Rain comes in many forms.  It can be a downpour that leaves you soaked; a shower that leaves you damp, or a mist that leaves you regretting you did not bring an umbrella.  Folks in Seattle even call a heavy fog a version of rain!

 

Rain is also a metaphor for a service experience that leaves a customer disappointed. 

Every organization in the world knows a soaking disappointment is a no-no.  The customer’s ire is unmistakable.  Some rant and rave vowing never to return.  They turn to social media to trash you to all who will notice.  Fortunately, customers don’t get soaked very often.

 

Customer disappointment that dampens are those hiccups that have “but” accompanying a feature with redeeming value.  “Their food is very good, but….,” or “I liked their location, but…”  It leads to mixed customer reviews.  It leads to customers actively making a different choice the next time you are considered.  They will ding you on a survey if asked.

 

The most damaging type of disappointment is the misty kind.

That’s when there is a minor disappointment not severe enough to spark a reaction unless prompted.  It is the type that triggers silent departure—the customer leaves, and you never know the reason.  But, there is a way to keep mist-based departures from happening.  Just like real rain, you need the umbrella of feedback—proactive feedback.  This does not mean a survey weeks after the fact when the customer is least likely to complete it or be candid, and the memory of the tipping point has long faded.  It means an umbrella when the customer is wet!

 

Never ask a customer a closed question if your goal is candid feedback.

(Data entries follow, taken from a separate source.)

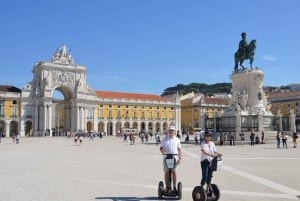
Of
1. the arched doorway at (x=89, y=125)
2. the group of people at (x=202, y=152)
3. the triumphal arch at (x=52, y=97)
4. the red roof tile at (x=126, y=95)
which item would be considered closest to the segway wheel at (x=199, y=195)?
the group of people at (x=202, y=152)

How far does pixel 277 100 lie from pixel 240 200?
8096 cm

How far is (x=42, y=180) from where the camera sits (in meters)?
10.5

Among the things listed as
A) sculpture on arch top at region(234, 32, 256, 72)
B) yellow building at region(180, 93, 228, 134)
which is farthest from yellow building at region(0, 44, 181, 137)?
sculpture on arch top at region(234, 32, 256, 72)

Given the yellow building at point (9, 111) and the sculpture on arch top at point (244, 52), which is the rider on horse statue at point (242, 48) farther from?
the yellow building at point (9, 111)

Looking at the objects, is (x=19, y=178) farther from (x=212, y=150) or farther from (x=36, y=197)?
(x=212, y=150)

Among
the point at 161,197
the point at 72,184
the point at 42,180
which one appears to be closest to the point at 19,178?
the point at 42,180

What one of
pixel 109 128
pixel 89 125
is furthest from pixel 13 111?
pixel 109 128

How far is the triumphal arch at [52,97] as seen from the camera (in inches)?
3024

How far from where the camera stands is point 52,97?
3152 inches

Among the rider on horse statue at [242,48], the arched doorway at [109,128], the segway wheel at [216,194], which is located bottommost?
the arched doorway at [109,128]

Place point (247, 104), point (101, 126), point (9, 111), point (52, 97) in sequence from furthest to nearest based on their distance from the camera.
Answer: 1. point (101, 126)
2. point (52, 97)
3. point (9, 111)
4. point (247, 104)

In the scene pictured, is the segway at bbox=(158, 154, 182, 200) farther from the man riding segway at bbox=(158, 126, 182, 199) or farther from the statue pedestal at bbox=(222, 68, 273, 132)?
the statue pedestal at bbox=(222, 68, 273, 132)

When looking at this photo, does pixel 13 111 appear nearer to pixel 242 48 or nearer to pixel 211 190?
pixel 242 48

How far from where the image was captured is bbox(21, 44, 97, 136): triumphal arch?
76.8m
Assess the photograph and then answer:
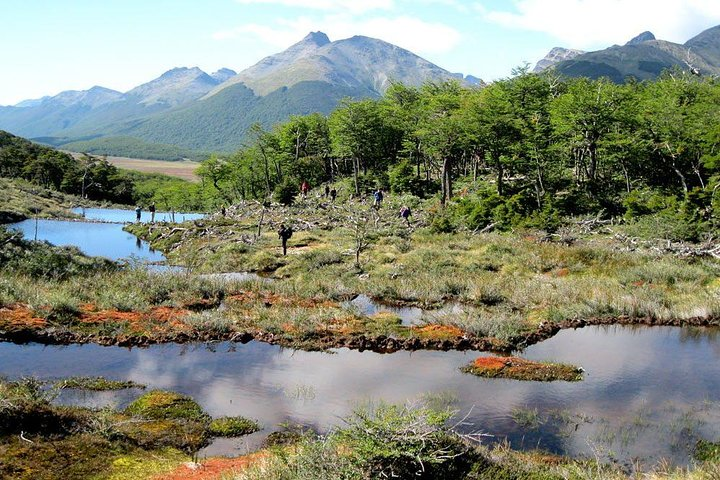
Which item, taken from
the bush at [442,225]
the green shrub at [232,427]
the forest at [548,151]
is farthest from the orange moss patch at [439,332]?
the forest at [548,151]

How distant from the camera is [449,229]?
42875mm

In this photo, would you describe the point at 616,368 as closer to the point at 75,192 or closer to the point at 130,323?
the point at 130,323

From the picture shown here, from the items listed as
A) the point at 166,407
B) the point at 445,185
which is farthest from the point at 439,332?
the point at 445,185

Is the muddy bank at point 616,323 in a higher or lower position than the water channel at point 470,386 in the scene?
higher

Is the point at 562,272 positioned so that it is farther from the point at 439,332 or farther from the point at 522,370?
the point at 522,370

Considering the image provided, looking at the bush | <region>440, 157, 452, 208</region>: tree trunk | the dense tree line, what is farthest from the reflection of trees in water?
<region>440, 157, 452, 208</region>: tree trunk

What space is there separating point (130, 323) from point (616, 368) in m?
16.7

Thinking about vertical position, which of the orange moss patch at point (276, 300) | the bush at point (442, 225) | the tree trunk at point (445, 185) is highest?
the tree trunk at point (445, 185)

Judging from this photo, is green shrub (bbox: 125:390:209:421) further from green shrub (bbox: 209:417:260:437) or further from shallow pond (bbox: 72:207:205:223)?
shallow pond (bbox: 72:207:205:223)

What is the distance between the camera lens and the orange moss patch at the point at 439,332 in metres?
19.7

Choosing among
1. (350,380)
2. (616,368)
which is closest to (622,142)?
(616,368)

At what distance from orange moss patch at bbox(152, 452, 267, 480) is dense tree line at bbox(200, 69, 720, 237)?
34.3 meters

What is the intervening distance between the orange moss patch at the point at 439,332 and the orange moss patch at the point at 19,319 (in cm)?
1336

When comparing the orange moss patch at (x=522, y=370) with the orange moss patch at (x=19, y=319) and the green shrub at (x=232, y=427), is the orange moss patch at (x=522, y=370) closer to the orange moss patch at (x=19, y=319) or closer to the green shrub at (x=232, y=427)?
the green shrub at (x=232, y=427)
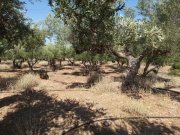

“How was everything?” produces a fake answer just like the query, “Good morning, how are you?”  Do you really tell the truth or do you treat the question as merely a greeting?  Never get defensive no matter how the customer answers.  Ask, “What is one thing we could do to improve our service?”  If the customer says, “Everything is fine,” smile and ask, “If you were to make something up, what would it be about?”  If there is still no response, let it go.  However, if there is an answer—any answer, ask a follow-up question.  It shows you care and you learn a lot more.

 

Research has shown that at any moment in time a percentage of your customers are feeling the rain.  Yet, you only hear from a tiny percentage of “wet customers.”  Don’t wait for the customer’s disappearance; get out your feedback umbrella and learn ways you can bring your customers more sunshine!